=== SELECTED EXCERPT ===

Start of Block

Queen Elizabeth II won't attend climate conference in person
London — Queen Elizabeth II has canceled her planned appearance at the U.N. climate conference in Glasgow, accepting doctors' advice to rest just days after spending the night in a hospital for tests.
The 95-year-old monarch announced Tuesday that she has “regretfully’’ decided that she will no longer travel to Glasgow to attend the reception on Nov. 1 — a move that will dash the hopes of Britain's Conservative government, which is anxious to show the importance of the session to the fate of the planet. The climate conference runs from Oct. 31 to Nov. 12 and her attendance was meant to kick it off in style and splendor.
“Her Majesty is disappointed not to attend the reception but will deliver an address to the assembled delegates via a recorded video message,’’ Buckingham Palace said.
The news came after the sovereign held virtual audiences Tuesday at Windsor Castle — the first since revelations that her doctors ordered her to rest last week.
The sovereign greeted the ambassadors from South Korea and Switzerland during her first technology-aided appearance since she was driven to London’s King Edward VII’s Hospital on Oct. 20 for “preliminary investigations.” She returned to her Windsor Castle home at lunchtime the next day and has been taking on light duties since.

End of Block

=== EXERCISE GOAL ===
Write out the passage of the article on the Queen's canceled climate conference appearance, starting at "The sovereign greeted" and ending at "light duties since.".

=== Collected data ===

Start of Block

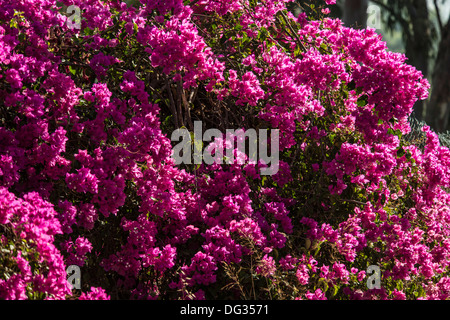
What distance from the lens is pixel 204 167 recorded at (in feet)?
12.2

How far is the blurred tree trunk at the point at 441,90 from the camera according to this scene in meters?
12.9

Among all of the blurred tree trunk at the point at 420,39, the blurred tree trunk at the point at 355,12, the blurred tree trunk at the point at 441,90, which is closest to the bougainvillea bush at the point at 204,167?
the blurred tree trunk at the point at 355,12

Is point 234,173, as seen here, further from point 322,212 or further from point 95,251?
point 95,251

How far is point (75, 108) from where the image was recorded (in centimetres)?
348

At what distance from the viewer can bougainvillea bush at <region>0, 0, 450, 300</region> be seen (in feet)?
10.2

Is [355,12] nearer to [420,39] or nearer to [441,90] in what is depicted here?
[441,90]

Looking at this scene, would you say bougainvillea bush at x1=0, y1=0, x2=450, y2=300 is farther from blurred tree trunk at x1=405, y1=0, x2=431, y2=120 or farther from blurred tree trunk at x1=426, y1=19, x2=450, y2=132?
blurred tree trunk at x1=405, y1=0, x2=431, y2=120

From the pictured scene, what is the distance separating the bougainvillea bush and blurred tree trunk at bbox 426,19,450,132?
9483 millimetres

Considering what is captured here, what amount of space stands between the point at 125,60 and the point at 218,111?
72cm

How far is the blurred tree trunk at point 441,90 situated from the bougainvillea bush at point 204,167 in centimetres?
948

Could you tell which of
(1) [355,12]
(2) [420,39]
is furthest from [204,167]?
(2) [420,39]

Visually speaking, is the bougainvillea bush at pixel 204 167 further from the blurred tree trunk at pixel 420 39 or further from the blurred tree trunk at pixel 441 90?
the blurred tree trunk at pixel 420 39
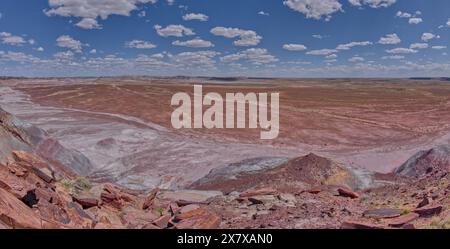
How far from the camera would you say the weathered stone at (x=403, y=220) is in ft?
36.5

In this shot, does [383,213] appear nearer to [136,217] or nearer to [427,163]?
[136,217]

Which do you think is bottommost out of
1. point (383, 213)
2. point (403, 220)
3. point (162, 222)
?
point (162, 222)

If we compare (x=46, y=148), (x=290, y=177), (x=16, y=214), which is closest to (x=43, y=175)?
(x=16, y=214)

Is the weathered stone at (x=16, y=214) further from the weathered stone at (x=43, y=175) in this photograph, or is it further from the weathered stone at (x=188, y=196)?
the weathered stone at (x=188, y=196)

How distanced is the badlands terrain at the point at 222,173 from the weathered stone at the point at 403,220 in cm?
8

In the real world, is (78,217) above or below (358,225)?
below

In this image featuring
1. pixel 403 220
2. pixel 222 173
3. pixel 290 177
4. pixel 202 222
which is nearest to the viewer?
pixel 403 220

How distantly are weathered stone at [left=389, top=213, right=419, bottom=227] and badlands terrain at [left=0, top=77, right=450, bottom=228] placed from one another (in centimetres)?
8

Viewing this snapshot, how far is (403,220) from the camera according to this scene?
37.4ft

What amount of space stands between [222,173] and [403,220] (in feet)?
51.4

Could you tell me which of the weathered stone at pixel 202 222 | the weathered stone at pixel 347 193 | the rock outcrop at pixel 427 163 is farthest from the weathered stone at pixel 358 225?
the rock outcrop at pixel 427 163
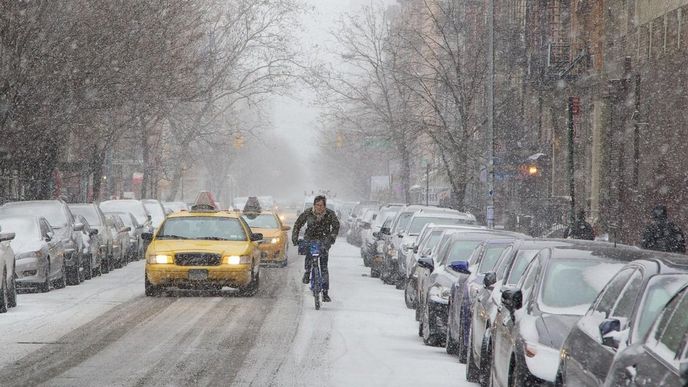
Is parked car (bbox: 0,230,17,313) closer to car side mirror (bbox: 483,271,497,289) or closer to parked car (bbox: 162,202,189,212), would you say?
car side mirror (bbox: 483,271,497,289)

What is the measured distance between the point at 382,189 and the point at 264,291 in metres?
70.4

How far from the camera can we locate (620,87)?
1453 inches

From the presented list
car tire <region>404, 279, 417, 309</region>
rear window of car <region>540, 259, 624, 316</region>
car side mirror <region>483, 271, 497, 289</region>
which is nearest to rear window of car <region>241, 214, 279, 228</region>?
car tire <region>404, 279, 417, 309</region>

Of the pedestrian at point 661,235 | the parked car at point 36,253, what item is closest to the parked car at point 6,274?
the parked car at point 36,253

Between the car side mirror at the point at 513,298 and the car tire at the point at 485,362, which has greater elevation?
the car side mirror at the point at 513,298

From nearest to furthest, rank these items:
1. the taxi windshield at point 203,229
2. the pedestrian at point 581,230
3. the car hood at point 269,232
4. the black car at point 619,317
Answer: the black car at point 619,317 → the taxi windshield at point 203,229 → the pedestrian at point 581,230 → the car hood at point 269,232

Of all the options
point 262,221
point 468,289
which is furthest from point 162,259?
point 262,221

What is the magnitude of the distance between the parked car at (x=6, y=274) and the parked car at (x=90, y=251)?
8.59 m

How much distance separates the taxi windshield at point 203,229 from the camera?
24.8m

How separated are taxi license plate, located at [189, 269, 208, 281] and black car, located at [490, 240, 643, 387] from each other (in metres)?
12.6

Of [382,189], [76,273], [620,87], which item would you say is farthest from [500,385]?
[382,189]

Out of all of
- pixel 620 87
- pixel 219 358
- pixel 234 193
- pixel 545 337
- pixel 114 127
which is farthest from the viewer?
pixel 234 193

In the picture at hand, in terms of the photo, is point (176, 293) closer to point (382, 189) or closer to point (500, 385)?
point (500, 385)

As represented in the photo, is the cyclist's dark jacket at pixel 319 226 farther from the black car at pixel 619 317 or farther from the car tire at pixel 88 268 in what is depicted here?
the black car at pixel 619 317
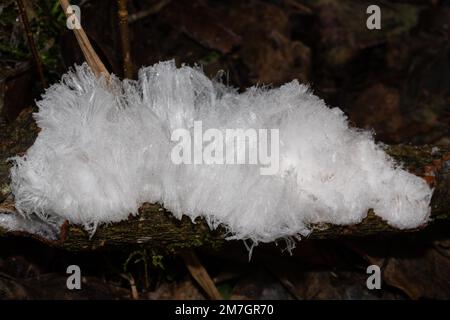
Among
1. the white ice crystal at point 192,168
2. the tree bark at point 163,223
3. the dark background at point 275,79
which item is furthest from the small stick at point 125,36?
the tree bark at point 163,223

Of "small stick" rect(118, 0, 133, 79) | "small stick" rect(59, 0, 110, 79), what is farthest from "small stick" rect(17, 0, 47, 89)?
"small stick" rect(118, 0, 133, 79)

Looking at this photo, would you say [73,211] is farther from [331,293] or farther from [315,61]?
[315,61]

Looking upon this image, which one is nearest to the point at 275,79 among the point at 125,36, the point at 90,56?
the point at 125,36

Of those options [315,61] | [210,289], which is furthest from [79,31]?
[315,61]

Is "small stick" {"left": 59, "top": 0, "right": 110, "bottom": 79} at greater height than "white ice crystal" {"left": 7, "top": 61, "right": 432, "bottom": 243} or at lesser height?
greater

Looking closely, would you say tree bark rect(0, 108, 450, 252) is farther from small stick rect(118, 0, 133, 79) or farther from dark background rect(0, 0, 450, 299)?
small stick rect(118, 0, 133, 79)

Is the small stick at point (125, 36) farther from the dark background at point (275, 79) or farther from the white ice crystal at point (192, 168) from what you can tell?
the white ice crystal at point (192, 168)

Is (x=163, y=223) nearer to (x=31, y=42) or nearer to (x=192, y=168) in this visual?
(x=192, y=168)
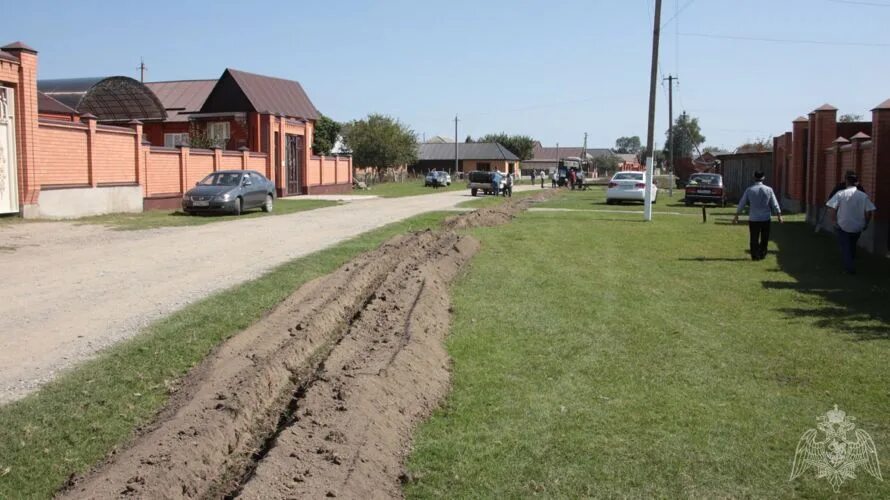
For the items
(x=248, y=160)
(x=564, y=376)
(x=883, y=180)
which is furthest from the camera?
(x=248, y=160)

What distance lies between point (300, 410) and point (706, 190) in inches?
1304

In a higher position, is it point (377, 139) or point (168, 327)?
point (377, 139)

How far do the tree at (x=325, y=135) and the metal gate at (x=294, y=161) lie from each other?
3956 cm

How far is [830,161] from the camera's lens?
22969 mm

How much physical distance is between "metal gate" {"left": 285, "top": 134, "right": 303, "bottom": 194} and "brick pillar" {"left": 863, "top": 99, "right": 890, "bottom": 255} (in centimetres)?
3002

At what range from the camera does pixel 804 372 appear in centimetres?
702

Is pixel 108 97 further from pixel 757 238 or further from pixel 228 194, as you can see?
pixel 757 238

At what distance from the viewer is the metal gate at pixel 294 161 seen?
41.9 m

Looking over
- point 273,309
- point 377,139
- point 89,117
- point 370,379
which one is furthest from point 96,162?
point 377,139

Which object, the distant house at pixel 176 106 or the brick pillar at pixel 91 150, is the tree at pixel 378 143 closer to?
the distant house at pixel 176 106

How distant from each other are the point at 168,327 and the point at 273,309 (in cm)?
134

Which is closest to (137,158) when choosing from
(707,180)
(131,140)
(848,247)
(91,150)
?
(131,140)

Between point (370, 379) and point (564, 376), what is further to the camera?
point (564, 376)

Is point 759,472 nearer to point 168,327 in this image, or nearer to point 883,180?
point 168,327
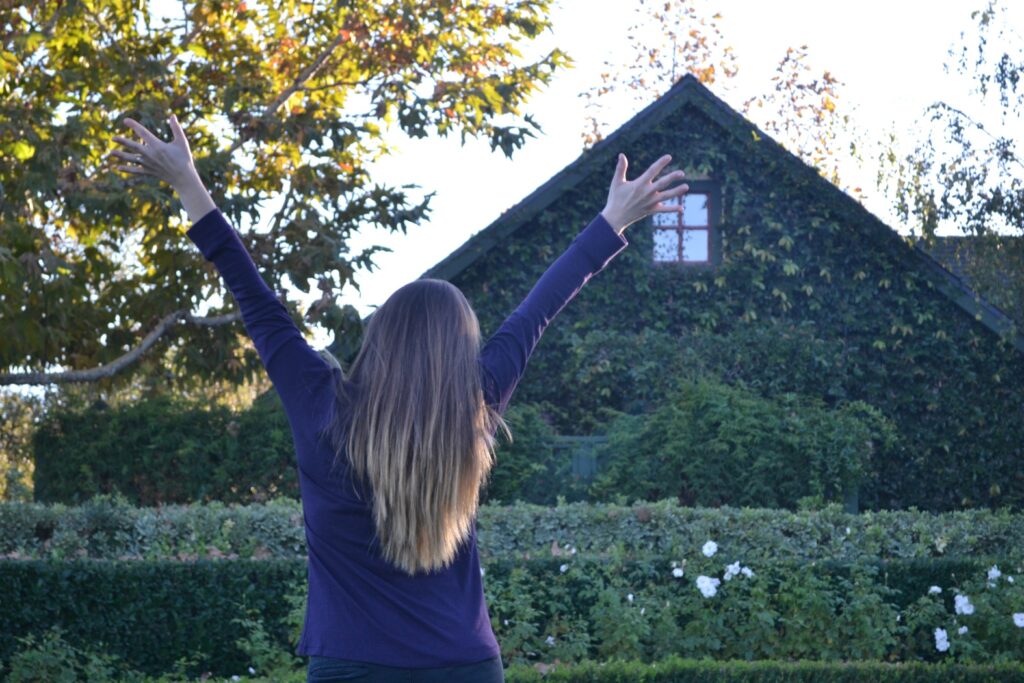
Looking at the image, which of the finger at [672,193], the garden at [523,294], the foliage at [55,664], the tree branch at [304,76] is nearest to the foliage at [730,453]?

End of Block
Start of Block

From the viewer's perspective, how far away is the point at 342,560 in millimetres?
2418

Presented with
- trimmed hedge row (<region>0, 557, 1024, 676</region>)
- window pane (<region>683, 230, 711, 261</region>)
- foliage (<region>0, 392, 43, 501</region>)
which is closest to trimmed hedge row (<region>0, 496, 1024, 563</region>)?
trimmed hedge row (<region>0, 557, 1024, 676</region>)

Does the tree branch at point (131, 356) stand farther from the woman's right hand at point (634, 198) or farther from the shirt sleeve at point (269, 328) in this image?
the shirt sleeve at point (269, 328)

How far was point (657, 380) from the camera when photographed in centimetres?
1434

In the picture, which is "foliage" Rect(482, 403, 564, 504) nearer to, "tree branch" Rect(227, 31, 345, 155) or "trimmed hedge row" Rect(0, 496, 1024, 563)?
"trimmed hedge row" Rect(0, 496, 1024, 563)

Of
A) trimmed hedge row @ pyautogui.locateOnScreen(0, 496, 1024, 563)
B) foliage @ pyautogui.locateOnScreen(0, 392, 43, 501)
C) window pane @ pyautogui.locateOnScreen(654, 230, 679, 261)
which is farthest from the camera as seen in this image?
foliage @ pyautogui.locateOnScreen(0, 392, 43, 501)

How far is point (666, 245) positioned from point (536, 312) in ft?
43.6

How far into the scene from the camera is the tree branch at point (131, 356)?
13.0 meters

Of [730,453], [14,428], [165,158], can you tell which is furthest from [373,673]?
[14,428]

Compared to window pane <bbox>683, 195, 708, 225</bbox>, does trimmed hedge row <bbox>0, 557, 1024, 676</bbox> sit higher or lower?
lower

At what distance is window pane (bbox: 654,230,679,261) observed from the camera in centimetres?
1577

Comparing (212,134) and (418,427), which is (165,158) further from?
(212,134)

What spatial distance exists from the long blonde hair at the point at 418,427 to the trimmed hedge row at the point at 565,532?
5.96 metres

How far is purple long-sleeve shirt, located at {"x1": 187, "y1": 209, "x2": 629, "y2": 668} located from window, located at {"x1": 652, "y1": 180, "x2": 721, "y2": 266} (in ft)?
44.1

End of Block

=== TASK ANSWER ===
The sovereign greeted the ambassadors from South Korea and Switzerland during her first technology-aided appearance since she was driven to London’s King Edward VII’s Hospital on Oct. 20 for “preliminary investigations.” She returned to her Windsor Castle home at lunchtime the next day and has been taking on light duties since.